On the question, whether the will would pass real estate in Scotland, the following authorities were referred to: Maclaren on Wills(8); Bell’s Principles(9); Purvis v. Purvis (10); Statutes 19 & 20 Vict. c. 89, 31 & 32 Vict. c. 101, s. 20; White v. Finlay (11); Leslie v. Macleod (12); Howden v. Crighton (13).]

 

(1) 12 Moo. P. C. 285.

 

(2) 7 Cl. & F. 895.

 

(3) 1 Sw. & Tr. 441.

 

(4) 3 Mer. 67.

 

(5) 2 Curt. 386.

 

(6) Page 100.

 

(7) 1 K. &. J. 281.

 

(8) Vol. i. p. 42, s. 79.

 

(9) Fol. 1637.

 

(10) 23 Court of Sess. Cas. (2nd Series) 812.

 

(11) 24 Ibid. 38.

 

(12) Law Rep. 2 H. L., Sc. 44.

 

(13) 1 Court of Sess. Cas. (1st Series) 18. [*628]

 

Mr. Joshua William, Q.C., and Mr. Thrupp, for the Defendants the younger children of the Plaintiff, left the question of domicil to the Court.

 

Mr. Marten appeared for the trustee Webster, a Defendant in the original and cross suits, but took no part in the argument.

 

Mr. Dickinson, Q.C., and Mr. Jackson, for the Defendant, Colonel Douglas:–

 

The suit is improperly framed, and in this form cannot be maintained. The Plaintiff is a specific legatee, and can only maintain a suit for general administration, on an allegation that the funds are in peril, which she nowhere avers.

 

The Plaintiff, however, asks general administration, no foundation being laid for it: “that all questions of election and collation may be determined” in which she has no interest. The bill alleges that she is entitled to her terce of real and third of personal estate, both in Scotland, under her widow’s title of jus relicti; but the will which she seeks to have administered declares that the provision made for her thereby shall be in lieu of all dower or thirds. This is not a question of election, therefore, so far as the Plaintiff is concerned, but of conditional gift.

 

If so, the Plaintiff can have no interest in any question of domicil, and cannot maintain a suit to have it determined; neither can she file a bill to have determined any question of election. She does not claim under a testamentary disposition an estate which was not the property of the testator, nor does she seek by this bill to make the person, whose estate the testator has affected to dispose of, make an election. She claims by Scotch law her terce of the testator’s real estate, what in England would be called the legal estate in her terce. Even if the land were in England, she could not maintain a suit for this purpose, except for the peculiar jurisdiction exercised by this Court in cases of dower and partition.

 

[The VICE-CHANCELLOR:– In Penn v. Lord Baltimore (1) the real estate of which partition was sought was in America.]

 

But relief was sought there under the peculiar jurisdiction as to partition.

 

(1) 1 Ves. Sen. 445; 2 Wh. & T. L. C. 1st Ed. p. 664. [*629]

 

It has been argued that the Plaintiff may file a bill to have the value of the property ascertained, with a view to her election; but even if such a suit could be maintained, that is not the object sought here, which only contemplates the collation and election between the infants. The Plaintiff has no interest in such election. There is nothing she can bring into hotchpot. It has been argued, also, that this Court will assist a person not having a legal title to ascertain the condition of the property with a view to electing; but even if this be so, it can only be on a bill specifically framed for this purpose, which this bill is not. But is that the law? Mr. Swanston, in his note in Dillon v. Parker (1), discusses the question, and from his view it would seem that the person to elect is not the person to file the bill.

Provided information =

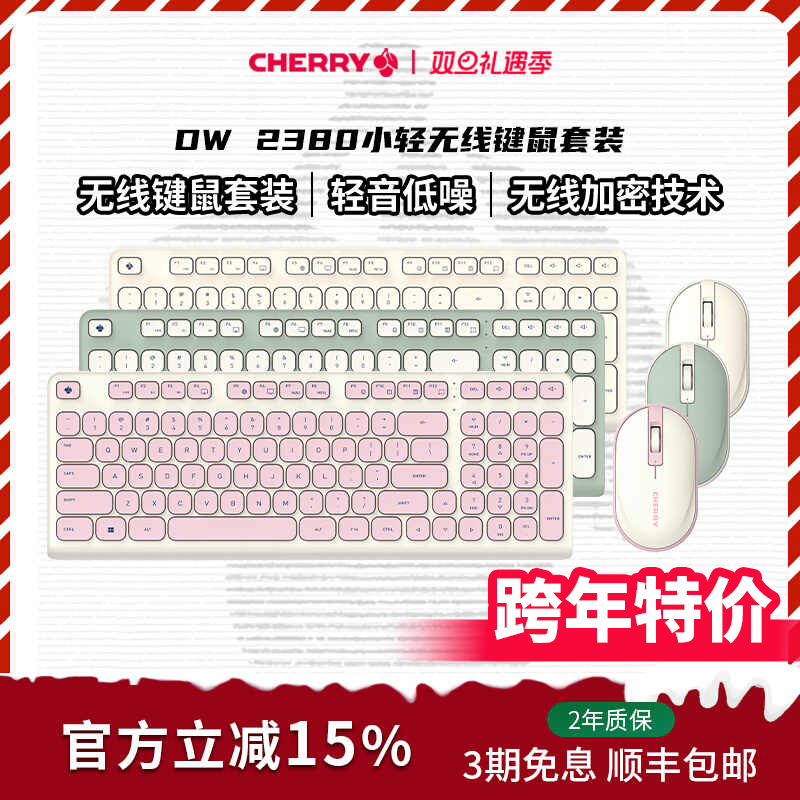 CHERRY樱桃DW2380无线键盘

--

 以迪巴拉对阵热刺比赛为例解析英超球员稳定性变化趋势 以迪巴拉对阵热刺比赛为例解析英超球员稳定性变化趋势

Task to carry out =
Carry on the law report about the widow's suit under the will, starting right after its last sentence.

Result of this exercise =
 

[The VICE-CHANCELLOR:– Mr. Swanston shews that election is as much a legal doctrine as a doctrine of this Court; but that it is this Court which fixes the time for electing.]

 

Brodie v. Barry (2) is the case relied on in support of a Plaintiff’s right to file a bill, in order to enable him to elect; but it is no authority at all. The bill was filed in that case by nephews and nieces of the deceased, to compel the heiress-at-law to elect. The converse proposition does not follow, nor is there any clear decision in support of such doctrine.

 

[The VICE-CHANCELLOR:– It is a point of general importance. Butricke v. Broadhurst (3) seems to apply.]

 

The marginal note in that case is, that a party having a right to elect may file a bill to have the property cleared is order to elect to advantage.

 

That proposition is too general. In Butricke v. Broadhurst the Plaintiff was the person to make the election, but the bill was not filed for that purpose, but to have the benefit of the estate. The question of election was raised against him, whether after what had happened he must not be held to have elected. That case, therefore, does not help the Plaintiff here.

 

The next point is as to the sufficiency of the will to pass real

 

(1) 1 Sw. 381, n.

 

(2) 2 V. & B. 127, 130.

 

(3) 3 Bro. C. C. 88; 1 Ves. 171. [*630]

 

estate in Scotland; but it is not properly raised by the bill, and need not be argued on this occasion.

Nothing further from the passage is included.